As a number of previous posts in this blog have mentioned, some of the best opportunities to see objects from our collections occur when other institutions borrow from us for an exhibition on a particular theme. A new exhibition at the Morgan Library and Museum on the theme of Medieval Money, Merchants and Morality, which will be on view from November 10, 2023, to March 10, 2024. ANS items on display include two seventeenth-century German coin balances, gold florins and billon groots, part of a hoard of Venetian torneselli, a Danish bracteate penny and an Austrian double guldenthaler, among others. 

Billon double tournois of Charles VII, Poitiers, 1431. ANS 1942.23.413. 1.045 g.  

Curated by the art historians Diane Wolfthal and Deirdre Jackson, this exhibition shows the items borrowed from the ANS alongside manuscripts and paintings that depict some of the concerns and anxieties that people had about money in late medieval and Renaissance Europe. It raises a number of questions about the culture of money that are worth exploring. Money was deeply problematical in the context of medieval European culture, in which religious beliefs were widely taken for granted. Money, as a dynamic and versatile form of wealth, was greatly desired and eagerly sought, but it was also regarded with more than a touch of suspicion and disdain. It is possible, of course, to explain this attitude internally to the culture, with reference to the importance placed on renunciation of possessions and earthly pleasures in early Christianity as well as to the agrarian values of rural landholders. To have or to desire money beyond basic needs was, in short, sinful and a pathway to eternal damnation. 

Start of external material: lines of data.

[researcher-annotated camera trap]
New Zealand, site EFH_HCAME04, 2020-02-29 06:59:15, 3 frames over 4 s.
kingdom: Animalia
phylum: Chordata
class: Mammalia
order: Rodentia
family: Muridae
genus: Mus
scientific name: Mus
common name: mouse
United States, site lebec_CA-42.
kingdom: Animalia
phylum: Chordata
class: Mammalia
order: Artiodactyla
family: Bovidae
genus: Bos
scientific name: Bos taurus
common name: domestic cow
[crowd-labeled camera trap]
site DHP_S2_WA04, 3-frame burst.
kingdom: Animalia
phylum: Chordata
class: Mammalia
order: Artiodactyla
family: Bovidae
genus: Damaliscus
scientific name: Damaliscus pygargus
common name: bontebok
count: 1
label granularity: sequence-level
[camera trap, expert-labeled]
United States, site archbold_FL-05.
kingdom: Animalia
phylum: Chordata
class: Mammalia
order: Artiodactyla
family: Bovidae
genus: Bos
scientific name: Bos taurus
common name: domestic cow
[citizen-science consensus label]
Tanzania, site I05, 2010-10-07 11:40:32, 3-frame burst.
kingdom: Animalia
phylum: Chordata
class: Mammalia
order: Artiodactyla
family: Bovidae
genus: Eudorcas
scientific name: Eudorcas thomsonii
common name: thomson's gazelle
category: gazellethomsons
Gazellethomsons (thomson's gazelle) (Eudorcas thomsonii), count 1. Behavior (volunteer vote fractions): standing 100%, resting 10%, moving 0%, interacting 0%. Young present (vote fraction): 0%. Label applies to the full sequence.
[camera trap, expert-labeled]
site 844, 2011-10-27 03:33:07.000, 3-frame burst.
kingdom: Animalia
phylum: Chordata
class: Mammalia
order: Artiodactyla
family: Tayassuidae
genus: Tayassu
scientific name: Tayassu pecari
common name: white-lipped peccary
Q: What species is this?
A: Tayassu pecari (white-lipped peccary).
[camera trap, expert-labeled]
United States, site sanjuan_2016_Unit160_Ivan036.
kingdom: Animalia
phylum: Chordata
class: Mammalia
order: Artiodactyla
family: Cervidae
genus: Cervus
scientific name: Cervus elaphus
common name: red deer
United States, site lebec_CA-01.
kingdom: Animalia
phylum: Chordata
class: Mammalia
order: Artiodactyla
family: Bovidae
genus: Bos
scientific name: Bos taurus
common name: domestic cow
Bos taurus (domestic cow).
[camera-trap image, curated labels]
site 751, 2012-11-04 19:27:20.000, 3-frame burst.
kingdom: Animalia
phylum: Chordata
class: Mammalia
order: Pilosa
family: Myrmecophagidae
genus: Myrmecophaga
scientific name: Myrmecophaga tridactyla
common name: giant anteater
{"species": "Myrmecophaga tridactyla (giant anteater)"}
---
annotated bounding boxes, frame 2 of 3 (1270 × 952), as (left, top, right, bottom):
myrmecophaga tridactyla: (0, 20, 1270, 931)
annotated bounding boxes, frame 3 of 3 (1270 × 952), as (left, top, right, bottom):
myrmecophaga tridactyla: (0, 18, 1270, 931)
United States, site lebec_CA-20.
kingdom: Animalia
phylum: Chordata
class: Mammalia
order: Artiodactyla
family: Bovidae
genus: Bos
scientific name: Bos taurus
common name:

Gold angel of Henry VI, London, 1470-1471. ANS 1954.237.19. 5.008 g.  

Religious distrust of money and monetary wealth is not unique to the culture of medieval Christianity, though. It might be worth thinking about whether there are also explanations internal to the concept of money that might contribute to these attitudes. 

Money is, at its core, a technology for turning value, whatever that is, into interchangeable quantized units that are unburdened by any element of moral judgment. Anthropologists like Nancy Munn and David Graeber pointed to the verbal slippage from values in the sense of moral principles to value in the sense of an interchangeable measure as a clue to how acts of exchange could be essentially social and moral in attitude or could become something very different. It is hard to imagine any technology that is more alien to the concerns of many religions than money: the social disembeddedness, the moral neutrality, or often both are directly opposed to the moral philosophies that underlie many religions.  

The moral ambiguity of money makes it an ambivalent technology in many cultures. As the Morgan Library exhibition shows for medieval Europe, money could be sinful but could also be turned to purposes regarded positively. This exhibit is a reminder to us—and a reminder filled with beautiful works—that coins are not just useful or desirable objects; they are also a way that people relate to each other, and to their own consciences.